| Exercise brief |
Filter the data below, keeping only the lines that contain the word "from". Copy each such line in full.

Segment Start: Provided records

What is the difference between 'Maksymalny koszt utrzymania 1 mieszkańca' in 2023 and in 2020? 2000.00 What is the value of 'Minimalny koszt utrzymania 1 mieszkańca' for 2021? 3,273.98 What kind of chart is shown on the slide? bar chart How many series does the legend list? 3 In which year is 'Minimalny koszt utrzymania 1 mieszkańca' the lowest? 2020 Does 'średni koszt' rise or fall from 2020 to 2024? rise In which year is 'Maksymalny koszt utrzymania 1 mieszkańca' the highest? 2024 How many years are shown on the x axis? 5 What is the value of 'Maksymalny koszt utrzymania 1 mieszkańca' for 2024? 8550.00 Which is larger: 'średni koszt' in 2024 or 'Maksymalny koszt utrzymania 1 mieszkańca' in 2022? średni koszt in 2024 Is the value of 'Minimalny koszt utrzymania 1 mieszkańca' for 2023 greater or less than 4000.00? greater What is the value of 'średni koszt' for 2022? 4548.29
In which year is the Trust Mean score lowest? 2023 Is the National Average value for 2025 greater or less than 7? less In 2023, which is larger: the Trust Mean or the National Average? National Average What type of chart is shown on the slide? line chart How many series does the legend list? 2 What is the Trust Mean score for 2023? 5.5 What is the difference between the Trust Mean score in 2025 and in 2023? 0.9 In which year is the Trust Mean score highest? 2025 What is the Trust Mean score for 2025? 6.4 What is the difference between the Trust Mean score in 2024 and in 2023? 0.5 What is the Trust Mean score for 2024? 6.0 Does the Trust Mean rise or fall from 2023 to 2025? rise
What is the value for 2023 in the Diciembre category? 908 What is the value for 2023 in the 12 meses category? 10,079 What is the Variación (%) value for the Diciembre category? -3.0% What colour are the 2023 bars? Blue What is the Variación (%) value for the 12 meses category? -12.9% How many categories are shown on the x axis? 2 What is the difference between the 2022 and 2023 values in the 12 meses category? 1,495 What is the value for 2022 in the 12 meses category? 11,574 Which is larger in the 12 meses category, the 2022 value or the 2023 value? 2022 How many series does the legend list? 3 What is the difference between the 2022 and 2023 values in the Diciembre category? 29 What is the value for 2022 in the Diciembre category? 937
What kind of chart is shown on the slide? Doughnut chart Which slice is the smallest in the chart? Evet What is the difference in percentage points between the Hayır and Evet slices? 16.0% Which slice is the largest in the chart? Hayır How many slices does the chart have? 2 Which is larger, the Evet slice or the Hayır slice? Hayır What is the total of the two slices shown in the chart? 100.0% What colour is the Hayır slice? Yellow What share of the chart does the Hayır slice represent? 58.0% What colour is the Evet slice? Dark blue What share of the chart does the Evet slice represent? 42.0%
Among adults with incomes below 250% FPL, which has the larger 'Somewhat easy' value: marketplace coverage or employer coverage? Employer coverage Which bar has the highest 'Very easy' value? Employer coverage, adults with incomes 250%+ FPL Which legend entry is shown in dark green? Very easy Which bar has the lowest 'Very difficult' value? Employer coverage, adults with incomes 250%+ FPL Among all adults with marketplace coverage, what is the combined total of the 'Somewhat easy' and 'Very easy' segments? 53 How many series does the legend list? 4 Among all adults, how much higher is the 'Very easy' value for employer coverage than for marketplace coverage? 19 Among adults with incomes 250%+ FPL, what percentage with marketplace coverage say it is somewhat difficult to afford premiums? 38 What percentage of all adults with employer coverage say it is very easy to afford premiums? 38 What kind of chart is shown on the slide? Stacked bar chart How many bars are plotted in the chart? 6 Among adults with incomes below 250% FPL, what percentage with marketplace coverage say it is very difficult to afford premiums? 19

Segment End: Provided records

| Response area |
What is the difference between 'Maksymalny koszt utrzymania 1 mieszkańca' in 2023 and in 2020? 2000.00 What is the value of 'Minimalny koszt utrzymania 1 mieszkańca' for 2021? 3,273.98 What kind of chart is shown on the slide? bar chart How many series does the legend list? 3 In which year is 'Minimalny koszt utrzymania 1 mieszkańca' the lowest? 2020 Does 'średni koszt' rise or fall from 2020 to 2024? rise In which year is 'Maksymalny koszt utrzymania 1 mieszkańca' the highest? 2024 How many years are shown on the x axis? 5 What is the value of 'Maksymalny koszt utrzymania 1 mieszkańca' for 2024? 8550.00 Which is larger: 'średni koszt' in 2024 or 'Maksymalny koszt utrzymania 1 mieszkańca' in 2022? średni koszt in 2024 Is the value of 'Minimalny koszt utrzymania 1 mieszkańca' for 2023 greater or less than 4000.00? greater What is the value of 'średni koszt' for 2022? 4548.29
In which year is the Trust Mean score lowest? 2023 Is the National Average value for 2025 greater or less than 7? less In 2023, which is larger: the Trust Mean or the National Average? National Average What type of chart is shown on the slide? line chart How many series does the legend list? 2 What is the Trust Mean score for 2023? 5.5 What is the difference between the Trust Mean score in 2025 and in 2023? 0.9 In which year is the Trust Mean score highest? 2025 What is the Trust Mean score for 2025? 6.4 What is the difference between the Trust Mean score in 2024 and in 2023? 0.5 What is the Trust Mean score for 2024? 6.0 Does the Trust Mean rise or fall from 2023 to 2025? rise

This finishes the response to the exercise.